Butterfly Stretching
Quadriceps workouts for rehabilitation can concentrate on stretching your thigh area to improve flexibility, maintain length and avoid muscle cramps. Start by sitting on the floor or an exercise mat to do a butterfly stretching maneuver. Sit upright and gently bend your knees, bringing the soles together. Slowly and gently allow your knees to move toward the floor. Move your knees until you feel a mild stretch in your inner thigh area, according to the rehabilitative exercise site Hep2Go.com. Do not force the stretch. Hold the stretch for 20 seconds. Slowly return to the original position. Relax for 10 seconds. Repeat this exercise 10 times. As you loosen your thigh muscles, gently increase the stretch by putting a hand onto each knee and gently pushing downward.
Chair Stabilizers
Quadriceps workouts for rehabilitation will concentrate on strengthening the muscles to provide increased knee joint support and heightened levels of knee stability.
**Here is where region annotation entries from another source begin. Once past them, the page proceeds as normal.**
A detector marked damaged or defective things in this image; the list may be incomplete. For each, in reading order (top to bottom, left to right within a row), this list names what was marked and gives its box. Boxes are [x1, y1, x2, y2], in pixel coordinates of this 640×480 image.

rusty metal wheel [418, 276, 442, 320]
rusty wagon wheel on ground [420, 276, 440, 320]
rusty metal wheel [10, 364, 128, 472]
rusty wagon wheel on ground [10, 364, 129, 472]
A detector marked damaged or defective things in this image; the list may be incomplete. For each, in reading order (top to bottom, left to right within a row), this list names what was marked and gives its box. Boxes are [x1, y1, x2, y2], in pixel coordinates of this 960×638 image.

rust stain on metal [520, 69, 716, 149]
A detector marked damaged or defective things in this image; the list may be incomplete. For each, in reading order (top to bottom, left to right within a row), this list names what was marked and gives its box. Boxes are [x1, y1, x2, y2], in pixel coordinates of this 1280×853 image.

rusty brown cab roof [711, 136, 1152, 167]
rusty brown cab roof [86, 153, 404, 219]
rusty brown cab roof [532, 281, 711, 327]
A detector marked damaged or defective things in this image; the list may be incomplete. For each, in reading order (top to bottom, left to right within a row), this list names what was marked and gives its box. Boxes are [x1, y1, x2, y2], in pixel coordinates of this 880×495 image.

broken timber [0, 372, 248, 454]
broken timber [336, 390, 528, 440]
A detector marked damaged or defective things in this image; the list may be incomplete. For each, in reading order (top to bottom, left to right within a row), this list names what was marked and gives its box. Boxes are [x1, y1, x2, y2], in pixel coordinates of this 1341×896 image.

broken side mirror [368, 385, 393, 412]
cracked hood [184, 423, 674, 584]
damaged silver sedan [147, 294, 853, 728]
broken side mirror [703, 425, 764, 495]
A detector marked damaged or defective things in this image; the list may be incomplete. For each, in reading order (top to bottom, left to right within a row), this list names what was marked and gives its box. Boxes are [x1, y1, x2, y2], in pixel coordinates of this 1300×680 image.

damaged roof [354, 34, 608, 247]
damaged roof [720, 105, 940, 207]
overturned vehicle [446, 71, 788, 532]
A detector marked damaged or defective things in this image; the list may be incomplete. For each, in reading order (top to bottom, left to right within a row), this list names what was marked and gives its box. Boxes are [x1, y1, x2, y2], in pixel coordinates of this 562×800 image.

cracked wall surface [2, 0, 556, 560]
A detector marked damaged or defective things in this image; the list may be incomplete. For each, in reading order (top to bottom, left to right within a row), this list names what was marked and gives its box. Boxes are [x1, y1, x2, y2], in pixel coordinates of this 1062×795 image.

Better knee stability better supports your body weight, making falling or tripping less likely. Improve your quadriceps, hips and buttock strength by doing some standing knee stabilization maneuvers, according to the American Academy of Orthopaedic Surgeons. Stand with your unaffected side against the back of a firm chair. Hold onto the top of the chair for support. Tighten your thigh muscle. Gently lift your injured-side foot away from your body. Hold for five seconds. Return to original position. Lift your injured leg and move your foot toward the back. Hold for five seconds. Slowly return to original position. Gently lift your injured leg and move it toward your body. Hold for five seconds. Return to original position. Gently lift your injured leg and move it in front of your body. Hold for five seconds. Return to the original position. Relax for 10 seconds. Do not bend your back or lock your knees during this exercise.
Walker Squats
Initial stages of quadriceps workouts for rehabilitation may require the use of walking aids, such as walkers. Strengthen your quadriceps by using your walker as an exercise aid. Lock the walker to prevent it from moving. Do walker squats by sitting upright on a firm chair and placing your walker in front of you, according to Hep2go.com. Gently stand up and hold onto the walker. Evenly distribute your body weight between your feet. Gently and slowly bend your knees and lower your upper body toward the floor. Hold the position for five seconds. Slowly return to the upright position. Relax 10 seconds. Repeat this exercise 10 times. When done, slowly lower your body back to the sitting position.